During the Nine Days, one may not plant flowers or plants for pleasure.

During the Nine Days engagements are permitted, but no meal may be served. However, cakes and drinks and other refreshments may be served, as long as no bread is served or eaten.

During the Nine Days we may eat no meat nor drink any wine or grape juice. The primary reason for this is because you experience joy when eating meat and/or drinking wine. But it is also forbidden because we must remember and mourn the fact that we were forced to cease offering the Sacrifices at the Bais Hamikdosh (Holy Temple) when it was destroyed. Those sacrifices involved wine, meat or fowl.

This Halachah does not apply during Shabbos/Shabbat. We eat meat or poultry on Shabbos, as we are required to do every Shabbos. We also may drink wine or grape juice on Shabbos, and do so for Kiddush. Customs vary regarding Havdalah after Shabbos. Some have the Custom to use wine or grape juice. Some have the Custom to take a sip and give the rest to a child to drink if one is available. Others use beer for Havdalah during the Nine Days. Generally, children are also required to obstain from grape juice and meat during the Nine Days, but Havdalah is an exception.

Sick people and nursing or pregnant women may eat meat if necessary for health reasons. If possible, it is better in these cases to eat chicken, if the doctor says that’s good enough.

It is permitted to eat meat and drink wine during the Nine Days when attending a Seudas Mitzvah. That would include the seudah (meal) of a Bris Milah, Pidyan HaBen, or at a siyum. A siyum means concluding a mesechta (tractate) of Talmud or a seder (order — i.e., a section) of Mishnah. Anyone invited to the siyum may eat meat at the seudah, including the waiters, even though the only person who learned it was the person who is making the siyum.

During the Nine Days we refrain from washing clothes, linen, handkerchiefs, tablecloths towels, and so forth.
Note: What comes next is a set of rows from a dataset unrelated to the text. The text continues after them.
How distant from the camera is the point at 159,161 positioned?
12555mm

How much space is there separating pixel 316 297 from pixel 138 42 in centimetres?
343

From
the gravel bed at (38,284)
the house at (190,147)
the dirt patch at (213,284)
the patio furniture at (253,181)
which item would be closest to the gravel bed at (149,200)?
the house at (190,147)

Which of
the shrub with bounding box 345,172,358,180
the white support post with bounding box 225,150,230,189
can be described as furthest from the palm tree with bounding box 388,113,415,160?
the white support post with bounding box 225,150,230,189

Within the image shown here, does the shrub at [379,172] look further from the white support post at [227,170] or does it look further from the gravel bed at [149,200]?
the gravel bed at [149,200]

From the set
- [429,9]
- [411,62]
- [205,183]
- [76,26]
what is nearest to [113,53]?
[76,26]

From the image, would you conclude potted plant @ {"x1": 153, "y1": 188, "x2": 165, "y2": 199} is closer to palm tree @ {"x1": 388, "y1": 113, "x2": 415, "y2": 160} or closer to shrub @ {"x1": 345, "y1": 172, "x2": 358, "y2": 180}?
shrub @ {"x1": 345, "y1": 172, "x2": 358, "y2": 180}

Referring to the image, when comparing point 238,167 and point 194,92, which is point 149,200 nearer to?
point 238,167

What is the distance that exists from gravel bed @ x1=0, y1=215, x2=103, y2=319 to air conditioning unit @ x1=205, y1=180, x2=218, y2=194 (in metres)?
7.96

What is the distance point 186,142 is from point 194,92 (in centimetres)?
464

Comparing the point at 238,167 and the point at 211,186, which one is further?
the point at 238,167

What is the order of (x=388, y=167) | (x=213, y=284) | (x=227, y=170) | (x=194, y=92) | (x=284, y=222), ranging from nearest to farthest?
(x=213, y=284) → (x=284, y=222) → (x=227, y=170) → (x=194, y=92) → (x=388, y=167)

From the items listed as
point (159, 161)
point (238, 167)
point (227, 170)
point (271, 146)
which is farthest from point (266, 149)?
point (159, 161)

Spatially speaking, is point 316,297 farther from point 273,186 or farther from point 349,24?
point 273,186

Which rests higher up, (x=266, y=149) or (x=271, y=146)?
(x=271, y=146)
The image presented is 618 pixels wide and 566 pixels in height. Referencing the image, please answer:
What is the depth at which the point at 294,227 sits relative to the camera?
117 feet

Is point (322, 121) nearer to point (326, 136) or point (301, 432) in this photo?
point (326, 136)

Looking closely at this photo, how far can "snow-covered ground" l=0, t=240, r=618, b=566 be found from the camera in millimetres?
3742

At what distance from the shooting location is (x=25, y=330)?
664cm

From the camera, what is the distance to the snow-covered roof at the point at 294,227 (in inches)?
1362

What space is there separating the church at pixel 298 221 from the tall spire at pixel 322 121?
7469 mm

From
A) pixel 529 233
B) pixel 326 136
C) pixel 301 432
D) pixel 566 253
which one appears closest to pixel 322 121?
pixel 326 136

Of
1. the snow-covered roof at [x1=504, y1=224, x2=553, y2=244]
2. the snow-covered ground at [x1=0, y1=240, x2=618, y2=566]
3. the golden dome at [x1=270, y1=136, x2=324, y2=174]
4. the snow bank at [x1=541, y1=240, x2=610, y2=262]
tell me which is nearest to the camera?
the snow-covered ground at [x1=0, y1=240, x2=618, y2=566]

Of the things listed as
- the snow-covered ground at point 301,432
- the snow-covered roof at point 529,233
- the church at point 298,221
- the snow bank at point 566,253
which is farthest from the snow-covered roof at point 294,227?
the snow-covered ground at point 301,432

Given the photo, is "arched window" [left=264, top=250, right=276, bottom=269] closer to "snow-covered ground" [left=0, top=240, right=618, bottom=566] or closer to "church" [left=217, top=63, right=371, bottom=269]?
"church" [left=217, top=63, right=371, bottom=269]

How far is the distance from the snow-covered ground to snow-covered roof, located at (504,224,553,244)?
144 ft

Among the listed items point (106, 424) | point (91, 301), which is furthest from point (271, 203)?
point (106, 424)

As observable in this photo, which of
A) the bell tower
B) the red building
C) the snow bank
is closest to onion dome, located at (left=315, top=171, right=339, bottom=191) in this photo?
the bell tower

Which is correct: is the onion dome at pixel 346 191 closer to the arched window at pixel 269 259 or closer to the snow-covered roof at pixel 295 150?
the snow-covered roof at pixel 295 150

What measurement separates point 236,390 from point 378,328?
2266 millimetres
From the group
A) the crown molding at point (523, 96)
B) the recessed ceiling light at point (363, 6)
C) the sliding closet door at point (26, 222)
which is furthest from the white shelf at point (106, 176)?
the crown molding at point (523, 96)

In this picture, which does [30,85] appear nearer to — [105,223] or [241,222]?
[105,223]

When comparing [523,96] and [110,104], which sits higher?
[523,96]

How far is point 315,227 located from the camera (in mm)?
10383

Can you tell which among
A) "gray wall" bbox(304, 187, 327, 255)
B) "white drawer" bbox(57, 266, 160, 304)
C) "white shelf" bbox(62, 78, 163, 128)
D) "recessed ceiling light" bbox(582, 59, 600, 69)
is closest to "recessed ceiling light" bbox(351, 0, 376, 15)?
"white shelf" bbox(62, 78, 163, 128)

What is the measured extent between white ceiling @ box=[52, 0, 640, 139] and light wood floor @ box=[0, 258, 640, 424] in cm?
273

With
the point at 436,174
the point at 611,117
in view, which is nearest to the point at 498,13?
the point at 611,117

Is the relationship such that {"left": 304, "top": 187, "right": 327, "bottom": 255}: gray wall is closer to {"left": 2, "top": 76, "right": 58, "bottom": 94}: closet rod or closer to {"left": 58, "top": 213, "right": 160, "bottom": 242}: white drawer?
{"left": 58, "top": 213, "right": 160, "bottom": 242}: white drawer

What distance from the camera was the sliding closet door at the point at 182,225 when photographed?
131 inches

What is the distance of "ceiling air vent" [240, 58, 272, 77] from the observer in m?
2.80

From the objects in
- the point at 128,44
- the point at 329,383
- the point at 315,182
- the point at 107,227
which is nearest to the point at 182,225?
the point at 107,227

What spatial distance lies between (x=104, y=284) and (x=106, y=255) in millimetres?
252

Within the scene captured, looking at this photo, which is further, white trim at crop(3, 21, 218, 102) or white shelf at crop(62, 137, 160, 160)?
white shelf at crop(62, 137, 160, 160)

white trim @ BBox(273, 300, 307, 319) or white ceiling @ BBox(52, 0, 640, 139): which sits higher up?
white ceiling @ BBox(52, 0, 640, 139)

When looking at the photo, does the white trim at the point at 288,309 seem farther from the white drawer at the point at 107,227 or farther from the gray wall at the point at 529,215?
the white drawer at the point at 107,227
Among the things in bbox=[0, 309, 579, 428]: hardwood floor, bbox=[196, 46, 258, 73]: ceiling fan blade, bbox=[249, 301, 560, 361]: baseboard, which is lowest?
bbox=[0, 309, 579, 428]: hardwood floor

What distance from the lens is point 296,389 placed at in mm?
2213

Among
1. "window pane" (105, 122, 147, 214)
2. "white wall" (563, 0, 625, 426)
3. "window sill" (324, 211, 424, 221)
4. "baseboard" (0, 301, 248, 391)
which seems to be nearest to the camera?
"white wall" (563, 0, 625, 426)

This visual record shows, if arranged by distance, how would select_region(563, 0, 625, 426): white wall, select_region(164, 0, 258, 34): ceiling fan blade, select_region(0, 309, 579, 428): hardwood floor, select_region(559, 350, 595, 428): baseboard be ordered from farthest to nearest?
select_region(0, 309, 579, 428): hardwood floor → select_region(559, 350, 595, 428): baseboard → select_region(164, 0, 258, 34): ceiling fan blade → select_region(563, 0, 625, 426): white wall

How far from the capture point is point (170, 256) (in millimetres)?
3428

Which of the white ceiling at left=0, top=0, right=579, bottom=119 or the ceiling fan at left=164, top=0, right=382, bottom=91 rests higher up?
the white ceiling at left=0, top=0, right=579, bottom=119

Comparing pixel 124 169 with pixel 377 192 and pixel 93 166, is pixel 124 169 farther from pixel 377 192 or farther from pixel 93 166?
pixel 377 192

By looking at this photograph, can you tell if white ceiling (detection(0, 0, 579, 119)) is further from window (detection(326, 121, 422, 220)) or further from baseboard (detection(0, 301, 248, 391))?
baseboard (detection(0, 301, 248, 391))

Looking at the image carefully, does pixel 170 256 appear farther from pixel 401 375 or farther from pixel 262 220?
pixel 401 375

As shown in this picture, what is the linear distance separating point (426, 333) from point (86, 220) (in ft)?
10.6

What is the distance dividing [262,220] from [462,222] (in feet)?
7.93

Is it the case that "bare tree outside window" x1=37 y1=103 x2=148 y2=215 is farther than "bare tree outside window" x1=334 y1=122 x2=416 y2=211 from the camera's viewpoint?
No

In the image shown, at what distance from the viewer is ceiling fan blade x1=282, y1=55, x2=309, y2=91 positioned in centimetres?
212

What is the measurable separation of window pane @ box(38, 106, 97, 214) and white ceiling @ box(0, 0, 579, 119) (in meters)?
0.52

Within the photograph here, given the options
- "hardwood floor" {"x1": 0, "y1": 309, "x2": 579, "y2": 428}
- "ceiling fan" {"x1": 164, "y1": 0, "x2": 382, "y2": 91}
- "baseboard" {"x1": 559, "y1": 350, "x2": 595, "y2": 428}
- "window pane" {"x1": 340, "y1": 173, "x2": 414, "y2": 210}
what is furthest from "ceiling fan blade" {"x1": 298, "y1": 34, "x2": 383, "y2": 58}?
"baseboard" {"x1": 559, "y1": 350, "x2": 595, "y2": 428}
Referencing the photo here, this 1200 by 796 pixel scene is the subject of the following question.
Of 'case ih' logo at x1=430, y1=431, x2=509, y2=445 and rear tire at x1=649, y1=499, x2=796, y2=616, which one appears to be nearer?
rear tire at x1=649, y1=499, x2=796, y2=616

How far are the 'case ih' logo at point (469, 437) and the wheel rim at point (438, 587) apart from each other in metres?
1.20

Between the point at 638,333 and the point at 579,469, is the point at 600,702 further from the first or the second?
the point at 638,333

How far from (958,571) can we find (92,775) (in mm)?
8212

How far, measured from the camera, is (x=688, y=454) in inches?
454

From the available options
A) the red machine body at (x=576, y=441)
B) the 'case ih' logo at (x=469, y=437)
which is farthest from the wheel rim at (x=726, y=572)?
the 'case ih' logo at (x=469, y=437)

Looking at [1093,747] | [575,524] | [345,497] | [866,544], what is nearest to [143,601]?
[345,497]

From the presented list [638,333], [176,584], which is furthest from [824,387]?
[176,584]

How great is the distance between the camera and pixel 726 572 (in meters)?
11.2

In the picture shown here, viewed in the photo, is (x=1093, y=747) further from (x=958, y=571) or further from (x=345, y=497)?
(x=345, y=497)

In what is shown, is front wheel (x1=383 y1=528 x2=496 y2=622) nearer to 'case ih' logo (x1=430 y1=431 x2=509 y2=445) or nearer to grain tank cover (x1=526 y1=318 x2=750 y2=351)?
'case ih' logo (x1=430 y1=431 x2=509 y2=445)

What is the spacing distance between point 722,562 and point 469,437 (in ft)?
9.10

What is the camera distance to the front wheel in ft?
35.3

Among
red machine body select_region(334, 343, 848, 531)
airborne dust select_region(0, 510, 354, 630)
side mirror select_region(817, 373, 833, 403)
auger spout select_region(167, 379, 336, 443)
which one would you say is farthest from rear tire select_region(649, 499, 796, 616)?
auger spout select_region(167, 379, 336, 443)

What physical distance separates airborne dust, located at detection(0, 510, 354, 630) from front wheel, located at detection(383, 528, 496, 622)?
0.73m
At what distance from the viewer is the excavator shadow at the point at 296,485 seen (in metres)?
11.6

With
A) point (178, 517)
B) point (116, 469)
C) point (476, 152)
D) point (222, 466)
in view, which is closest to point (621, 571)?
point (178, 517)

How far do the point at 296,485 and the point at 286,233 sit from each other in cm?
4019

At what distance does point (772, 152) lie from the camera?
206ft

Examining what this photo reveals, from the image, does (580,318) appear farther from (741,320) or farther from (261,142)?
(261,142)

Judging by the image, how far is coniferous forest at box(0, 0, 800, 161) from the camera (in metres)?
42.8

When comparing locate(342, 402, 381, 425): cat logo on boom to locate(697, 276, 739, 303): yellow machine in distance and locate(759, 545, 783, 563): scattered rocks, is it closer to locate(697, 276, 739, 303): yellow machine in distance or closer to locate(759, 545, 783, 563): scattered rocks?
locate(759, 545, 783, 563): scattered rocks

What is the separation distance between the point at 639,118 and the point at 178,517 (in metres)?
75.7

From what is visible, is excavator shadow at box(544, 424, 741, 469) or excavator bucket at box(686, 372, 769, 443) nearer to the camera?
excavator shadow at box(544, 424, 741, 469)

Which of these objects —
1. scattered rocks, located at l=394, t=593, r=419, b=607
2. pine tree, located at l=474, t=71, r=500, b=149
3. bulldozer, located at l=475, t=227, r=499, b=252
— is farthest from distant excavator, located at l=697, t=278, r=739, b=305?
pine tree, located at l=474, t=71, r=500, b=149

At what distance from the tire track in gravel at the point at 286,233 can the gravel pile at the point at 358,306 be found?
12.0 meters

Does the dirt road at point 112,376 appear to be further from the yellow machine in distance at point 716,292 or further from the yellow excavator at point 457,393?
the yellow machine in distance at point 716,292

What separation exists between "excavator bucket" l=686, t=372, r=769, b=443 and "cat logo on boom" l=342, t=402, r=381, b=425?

It is also forbidden to give your clothing to a non-Jew to clean during the Nine Days. It is permissible for a Jew to clean the clothes of a non-Jew, especially if it is his income. If all your clothing are dirty and you have nothing else to wear, you may wash what you need. It is permitted to wash children’s clothing.

During the Nine Days we also don’t wear freshly cleaned clothing, even if washed before the Nine Days. This applies to bed sheets as well. This does not apply to clothing worn next to the skin, especially if it can cause discomfort, or anything worn to absorb sweat. What people do is wear each article of clothing for a short period of time before the Nine Days begin, and then it is permissible to wear the clothing during the Nine Days. Of course, where health issues are concerned, we may wear fresh clothing or use fresh bed sheets and linen.

During the Nine Days we do not don new clothing of any sort, whether it be a shirt, a dress, socks, etc. This is true even if you bought them before the Three Weeks. Furthermore, you may not buy or make new clothing during the Nine Days even if you do not intend to wear them until after the Nine Days are over.

However, if you suddenly discover during the Nine Days that you do not have the proper footgear for Tisha b’Av (which we shall learn about, Hashem willing), you may buy them.

During the Nine Days, we do not engage in needlecraft, knitting, embroidery, needlepoint, and so forth, even if it is for clothing that won’t be finished or worn until after the Nine Days are over.

If your livelihood is making shoes or clothing, you may continue to do so during the Nine Days, especially if you have no other option or source of income.

It is permitted to repair or patch clothing and shoes during the Nine Days.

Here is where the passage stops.